IBM’s Analog AI Chip Takes New Approach to Mixed-signal Architecture
Combining the compute performance of analog with the flexibility of digital makes for a device uniquely suited to complex AI challenges.
IBM recently revealed a new analog in-memory compute chip incorporating novel analog electronics with scalable digital interfaces to realize AI building blocks. As AI models become more complex, implementing them on digital computers has become a considerable bottleneck for both speed and efficiency, a problem that IBM aims to address with its latest development.
The IBM AI analog chip includes 64 analog tiles, each of which can be used as a layer in a neural network. Image used courtesy of IBM
Matrix multiplication, an essential component of AI models, uses compute-in-memory architectures to prevent the shuffling of data to and from the processor. Despite the speed and efficiency benefits of this feature, however, designers must still incorporate digital electronics to tune and read the weights from in-memory compute units to provide enough versatility to the design.
This article looks at IBM’s latest advancement to give readers a sense of how the chip's analog and digital electronics operate to improve the efficiency of AI deployments.
IBM's Chip Performs One-to-One Matrix Math
A critical limitation of existing computer systems is the von Neumann architecture, which imposes an upper limit on computation to transfer data between the processor and memory. For matrix multiplication in generative AI, where thousands or millions of multiplication operations are performed, this limitation can cause significant latency and performance inefficiencies.
Each bridge between neural network layers requires matrix multiplication, which can impose major compute requirements for large networks. IBM’s analog AI chip, however, accomplishes this nearly instantly. Image used courtesy of Towards Data Science
To circumvent this limitation, IBM has taken an analog compute-in-memory approach to eliminate expensive data transfer and multiplication operations. By programming the weights of a mesh of mem-resistive elements, the chip performs matrix multiplication simply by inputting the necessary signal and reading the analog output.
A New Kind of Mixed-signal AI Chip
Several groups have shown the feasibility of using analog computers versus their digital counterparts to perform complex mathematical operations. Fundamentally, however, the computing world runs on digital. While analog computing can certainly perform computation much faster, an analog-to-digital bridge is necessary for a product to be realistically usable.
A previous-generation analog AI chip from IBM uses a similar architecture, where an 8x8 array of PCM devices can accomplish matrix operations. Image used courtesy of arXiv. (Click image to enlarge)
IBM aims to provide this bridge with its new chip consisting of 64 “tiles”, each of which contains a 256-by-256 array of phase-change memory synaptic unit cells. Each cell contains analog-to-digital converters and digital processing units to perform the required scaling and activation when programming.
The chip itself demonstrated a 92.81% accuracy on the CIFAR-10 image dataset, showing that it can perform high-quality neural network tasks. In addition, the throughput was as high as 63.1 TOPs with an energy efficiency of up to 9.76 TOPs/W, showing not only the computing performance but the energy efficiency of the device.

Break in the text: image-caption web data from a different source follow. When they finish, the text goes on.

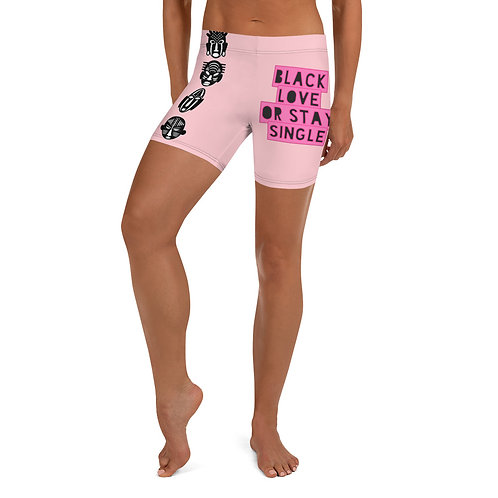 "Pink Quad ""Black Love or Stay Single"" Shorts"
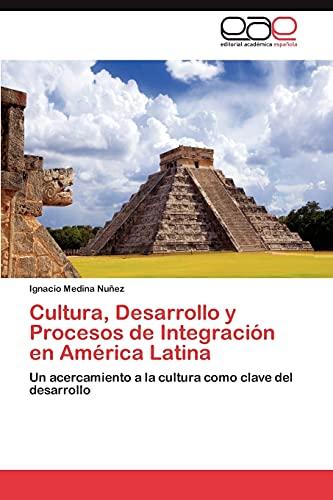 Cultura, Desarrollo y Procesos de Integracion En America Latina: Ignacio Medina Nunez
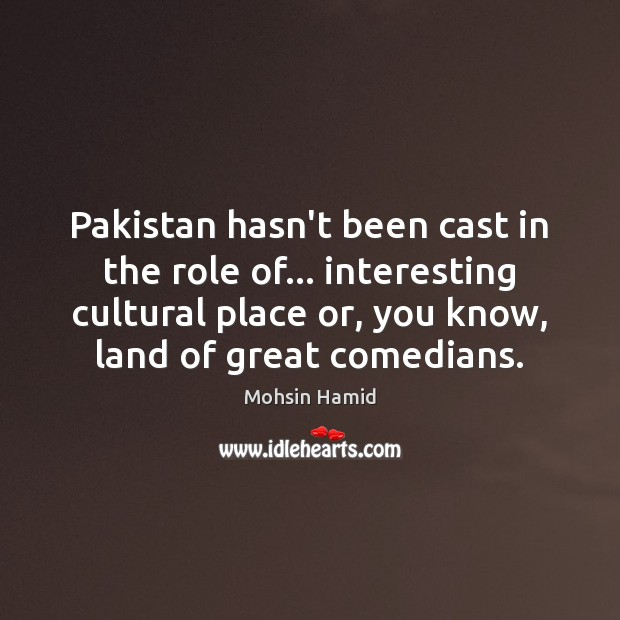 Pakistan hasn't been cast in the role of… interesting cultural place or, Mohsin Hamid Picture Quote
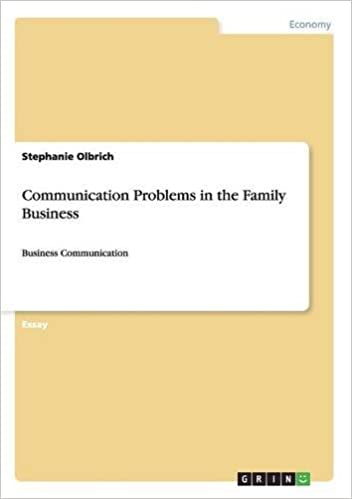 communication problems in the family business stephanie olbrich  communication problems in the family business stephanie olbrich   amazoncom books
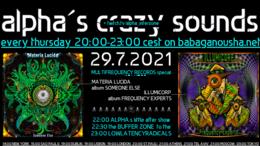 Party flyer: alpha.s crazy sounds - multifreqeuncy: MATERIA LUCIDA album, ILLUMICORP album 29 Jul '21, 20:00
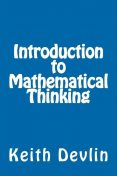 Introduction to Mathematical Thinking, Keith Devlin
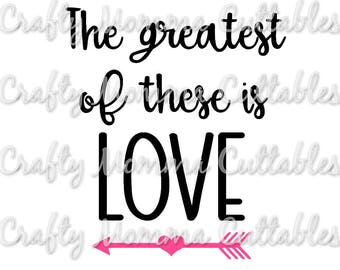 Greatest of these is Love SVG file // Grace SVG // Love Cut File // CHristian svg // Faith Cutting File // I Corinthians 13 SVG file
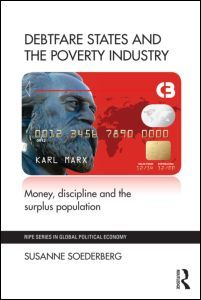 Debtfare States and the Poverty Industry: Money, Discipline and the Surplus Population (Paperback) - Routledge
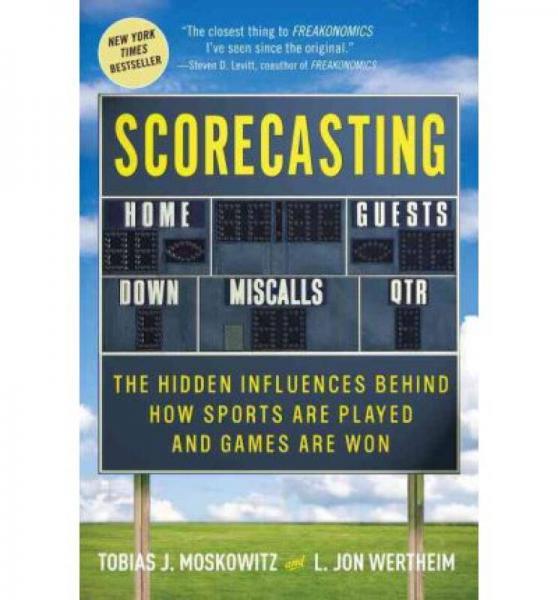 Scorecasting  The Hidden Influences Behind How S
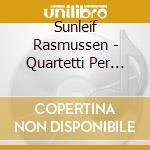 Quartetti per archi n.1,2, concerto per cd musicale di Suleif Rasmussen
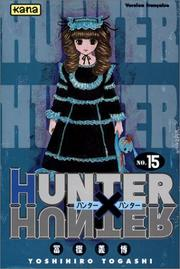 Cover of: Hunter X Hunter, tome 15
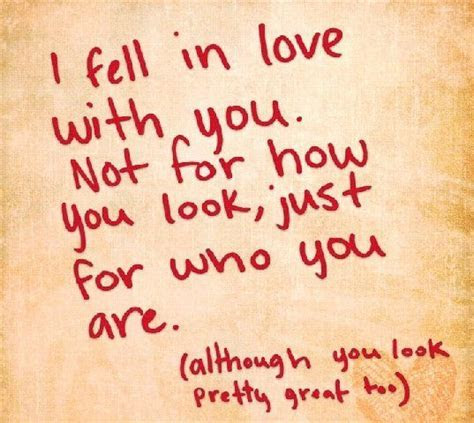 I Fell In Love With You. Not For How You Look, Just For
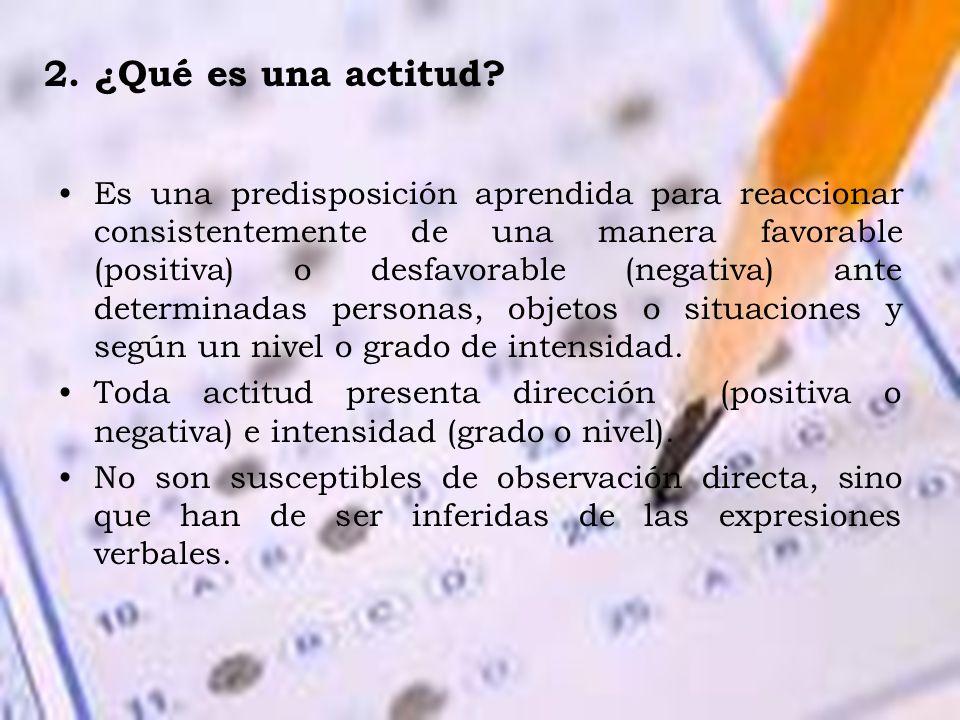 2. ¿Qué es una actitud? Es una predisposición aprendida para reaccionar consistentemente de una manera favorable (positiva) o desfavorable (negativa)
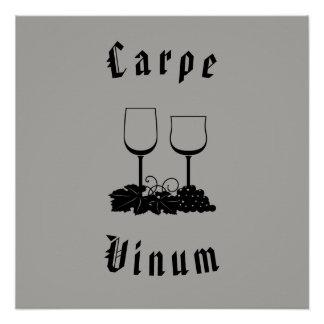 Carpe Vinum (seize the wine) Poster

Leveraging Analog in a Digital Domain
As more complex computing requirements emerge, the most demanding of them (in this case, AI) may guide designers toward new architectures and techniques. And while analog computers are not poised to replace digital, their unique benefits combined with programmable compute-in-memory operations make them a useful tool for researchers moving forward.
The IBM analog AI chip demonstrates a critical step toward the adoption of analog computers since it narrows the gap between analog and digital. With the addition of a chip modeled after the IBM device, a digital computer could readily tune and use a complex AI model with better performance and efficiency.